Prompt:
In the listing below, find each line that holds "site" and list it.

Supplied data:
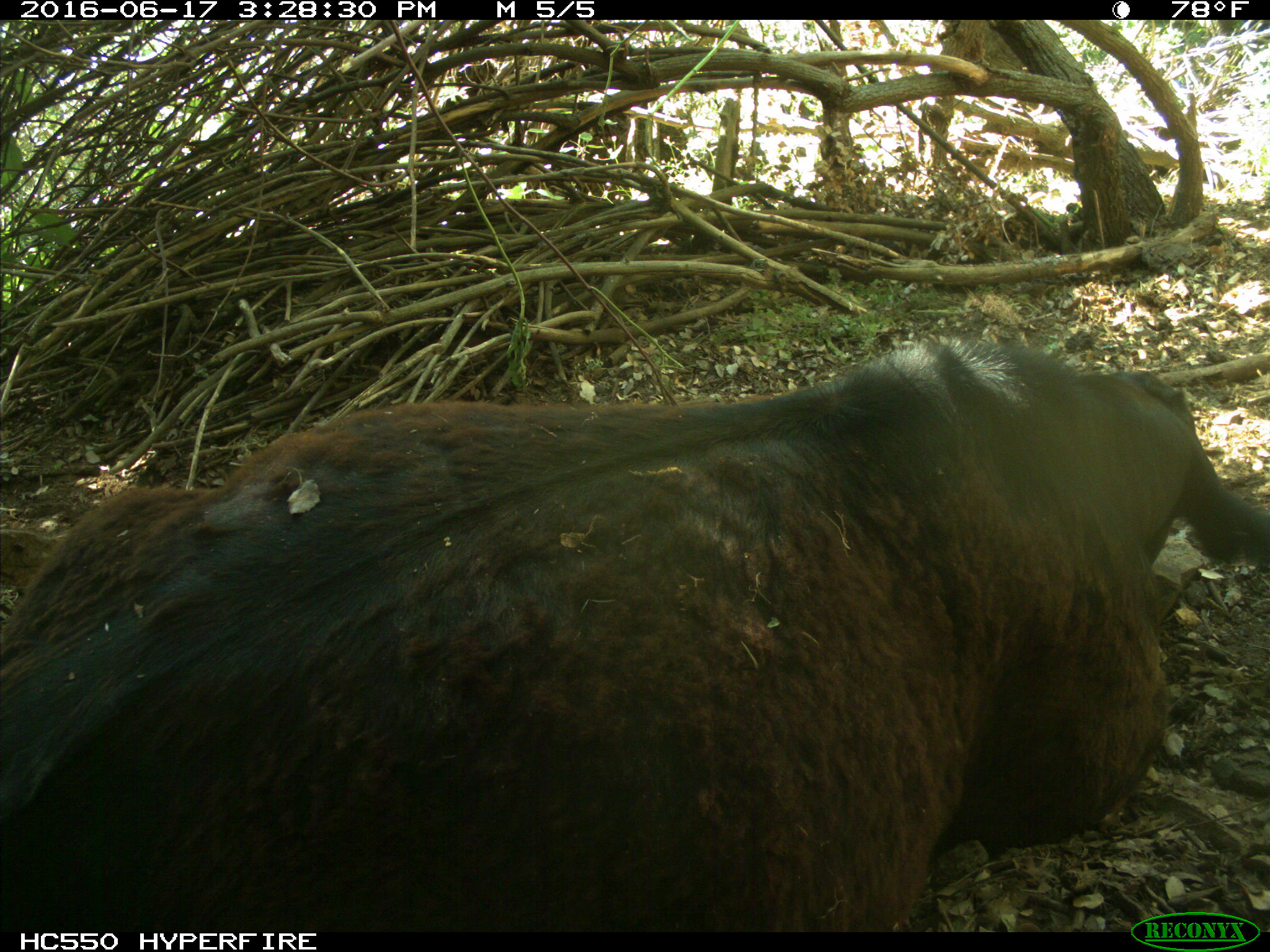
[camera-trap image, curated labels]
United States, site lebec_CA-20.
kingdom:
---
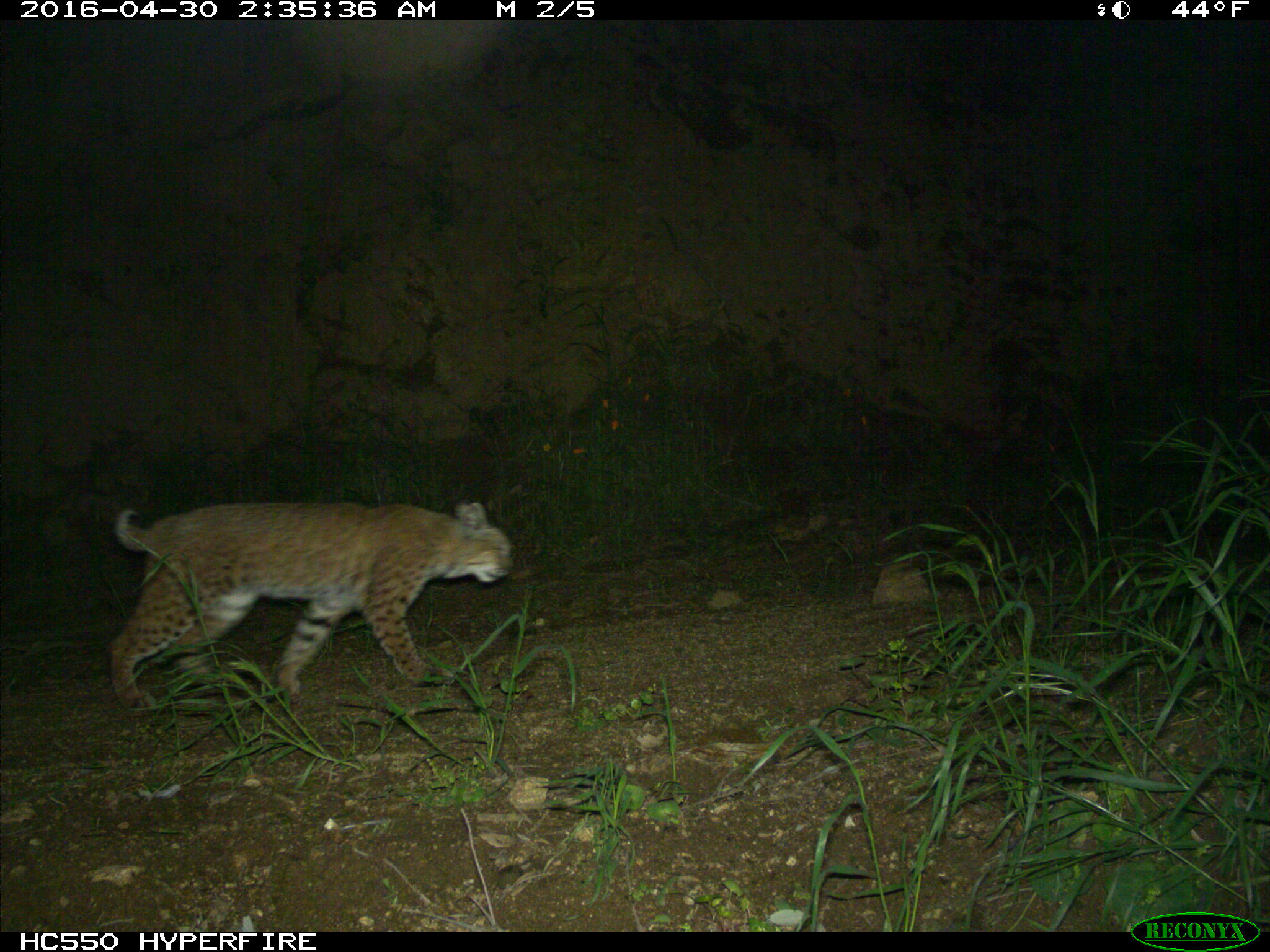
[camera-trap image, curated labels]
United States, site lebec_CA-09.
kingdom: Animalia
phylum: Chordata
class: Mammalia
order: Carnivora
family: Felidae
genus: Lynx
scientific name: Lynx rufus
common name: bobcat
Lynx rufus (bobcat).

Answer section:
United States, site lebec_CA-20.
United States, site lebec_CA-09.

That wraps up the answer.